Imagine a boss has called one of his employees into his office, wanting to ask an opinion about another individual he is considering for a promotion.
Now it just so happens that the individual being asked about works under the first employee. He is a brilliant individual and quite capable of doing well in the position they are considering for him.
But during the meeting, the employee starts to cast doubt on the wisdom of promoting this other individual. He may even sound godly, saying things like, “Scripture says, ‘Don’t lay a hand on anyone so quickly,’ ” or “He is a future possibility, but we don’t want him to become prideful. Let’s not damage him.”
The truth of the matter, however, is the employee is afraid of being eclipsed by the other individual and doesn’t want him to climb the ladder and take his place. He may not even realize what he is saying or why he is saying it—he simply feels threatened.
It is not hard for us to feel threatened by the advancement of others. It is easy to think, They must be talented to be promoted so quickly—are they better than I am? Are they after my spot? I better be careful! It was when Saul saw David’s successes and growing popularity that he became jealous and frightened (see 1 Samuel 18:6–8, 12, 14–15).
As much as it is up to us, we feel safer surrounding ourselves with people who don’t seem like a threat to our position. Unfortunately, that means we are not willing to bring in people who go beyond our abilities.
Sometimes when a yearly review is done, we are able to find extra faults with the ones we feel threatened by. If it is not in their job performance, maybe it will be something vague or imaginary like “bad attitude.” We fill the report with more negative comments than good, secretly hoping the other person may get transferred or demoted or may even resign.
Have you ever noticed yourself being more comfortable if the people on staff with you are not as qualified as you are? This can be a symptom of a leader who feels threatened.
Whose Side Are You On?
One of the most damaging results of threatened leadership is found not in the leader himself, but in the people who work with him.
Threatened leaders breed fear into everyone. Co-workers may not be able to identify their insecurity, but they will recognize something is wrong because they breathe insecurity in the air. Insecure leaders cannot provide security for those they lead.
As leaders become unkind and abusive, the people who work with them become like the three monkeys: “I see nothing. I hear nothing. I say nothing.” Instead of developing a culture of honesty and humility, people often start playing to the leader’s emotions just to survive. To his face, they say, “You are the best!” But in reality, they are just trying to protect themselves. The prevailing attitude becomes, “If you speak the problem, you become the problem.”
Because such leaders find it hard to face any sort of criticism, they suspect people are not loyal if they don’t speak highly of them. They can think, Everyone else is saying nice things about me—why aren’t they?
So, like Saul, the man sitting in the boss’s chair starts seeing two groups develop: The first is those he thinks of as “on his side”; the other is those he thinks are against him. Those whom he sees as against him are often innocent and sincere; they are not plotting or saying anything bad about him. But to an unstable leader, anyone can become enemy number one.

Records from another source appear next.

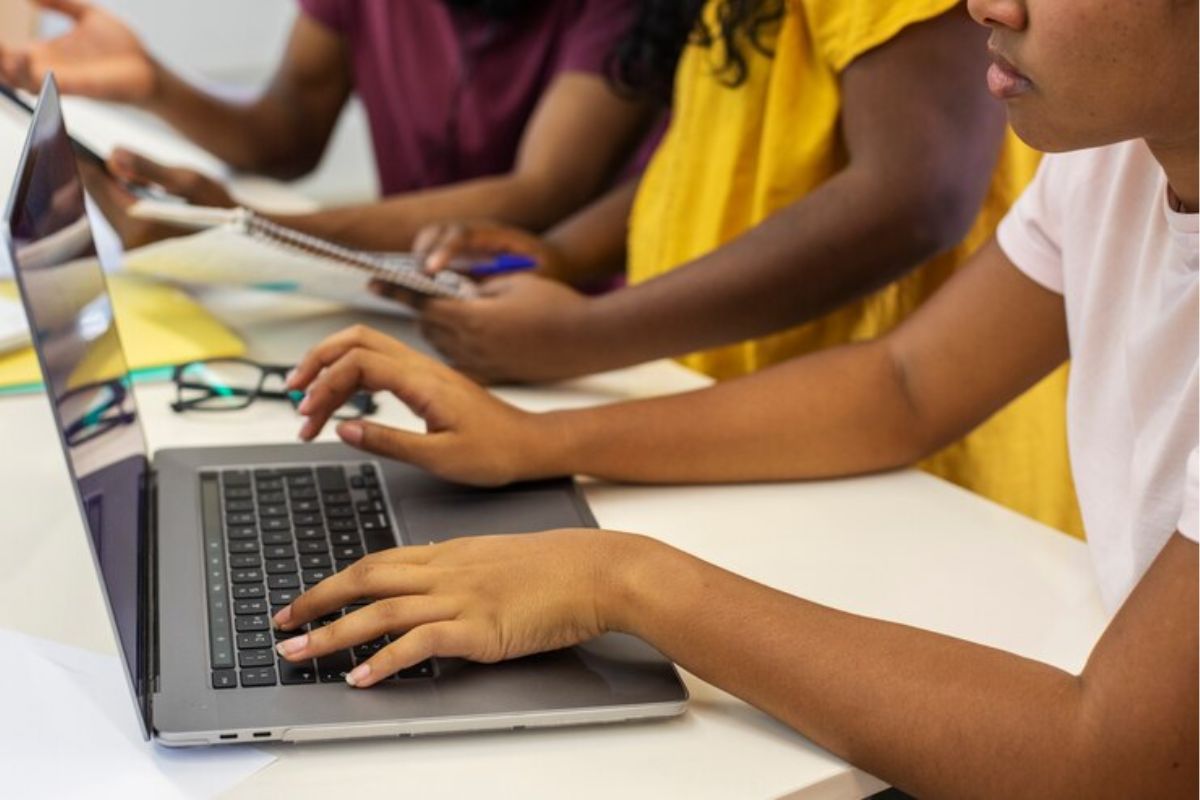 Três estudantes na sala de informática usam o computador para participar das Inscrições ETEC 2025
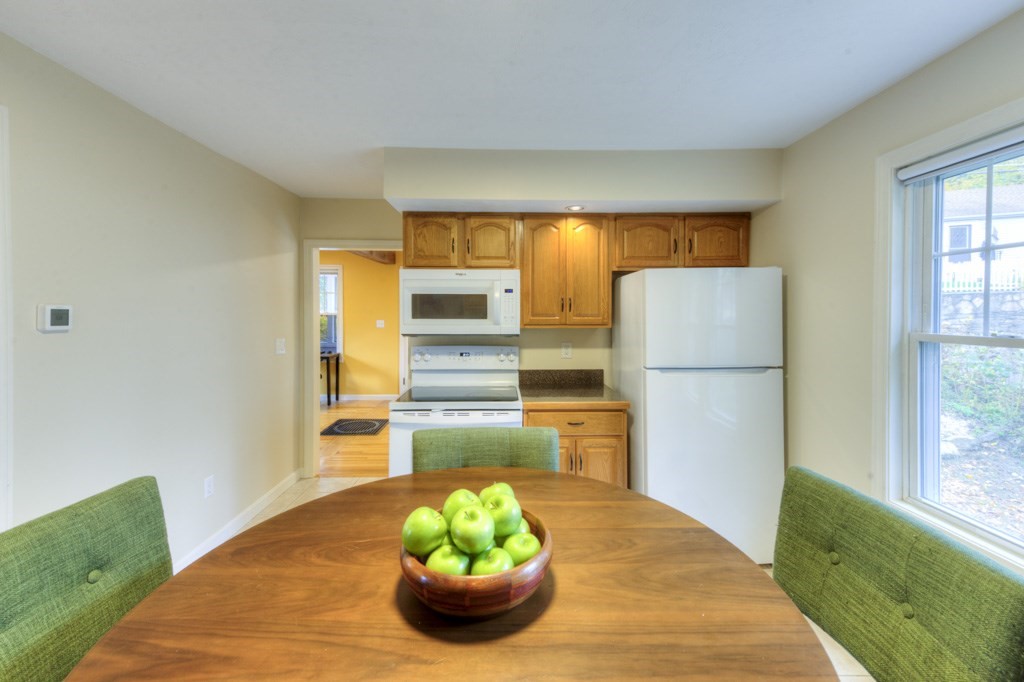 20 Alpine Trail Auburn, MA 01501 - Photo 22 of 40 a view of kitchen with furniture and wooden floor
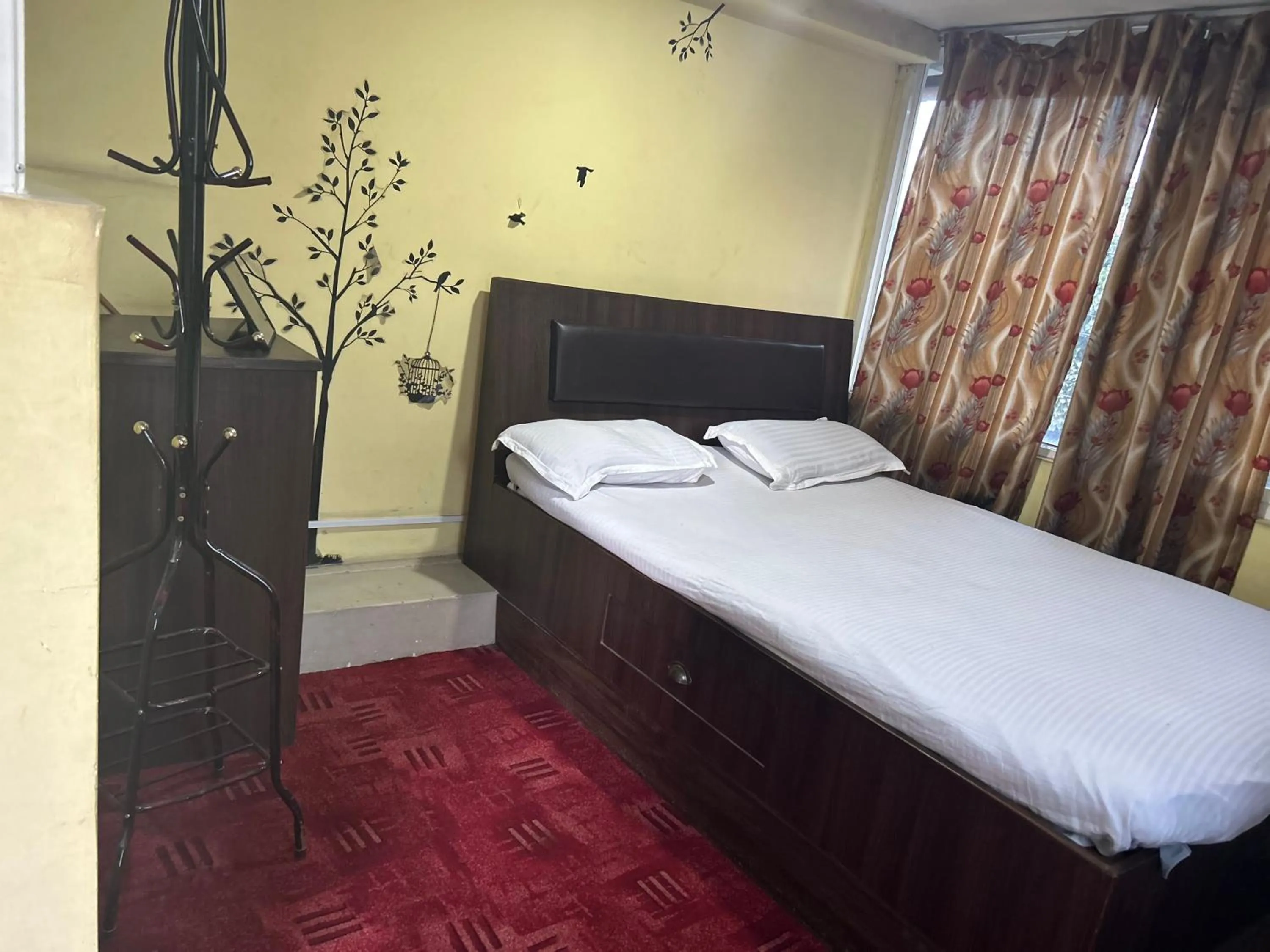 Bed in Sudha’s Garden Home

Saul even attacked his son Jonathan because he thought he wasn’t “on his side” (see 1 Samuel 20:30–34).
Threatened leaders of today don’t have spears like Saul did—they have more “civilized” methods of attack. They can portray submission to authority as a one-way responsibility instead of teaching it in the context of servant-leadership. Disagreement with the leader can be misrepresented as disloyalty to God. Sadly, in the hands of an insecure leader, the Word of God can become twisted into a weapon for his own gain.
Imagine someone you respect were to approach you one day, saying, “I want to help you and be kind to you. Come, sit down, and let me talk to you.” And then, opening up the Bible, he uses various well-chosen verses to show you that you are being rebellious. What do you do?
Sadly, this sort of “counseling” happens all too often. It leaves people struggling with guilt, feeling beaten and abused, wondering if they really understand the Lord like they thought they did.
However, if the people who work with the troubled leader understand biblical principles and are sensitive to the Lord, they may recognize the classic story of David and Saul being played out before their eyes. They will probably say to themselves, I don’t want to fight with him, to disrespect him or to gossip about him. But I will pray. And then, like David, they will often retreat or simply quit, feeling unable to contribute.
If this sort of abuse goes on too long, eventually there will be no one left who is capable of doing the work. And in the end, the people around the threatened leader become infected with insecurity as well.
We can be doing so well, yet hidden within us all is this dark side that seeks to always maintain the upper hand. It is as Paul said after more than 20 years of preaching, “I am the chief of sinners” (1 Timothy 1:15, paraphrased).
But no matter how dark it seems, this is not the end for us. There remains hope for any individual who is willing to humble his heart and look to God and the answers He provides.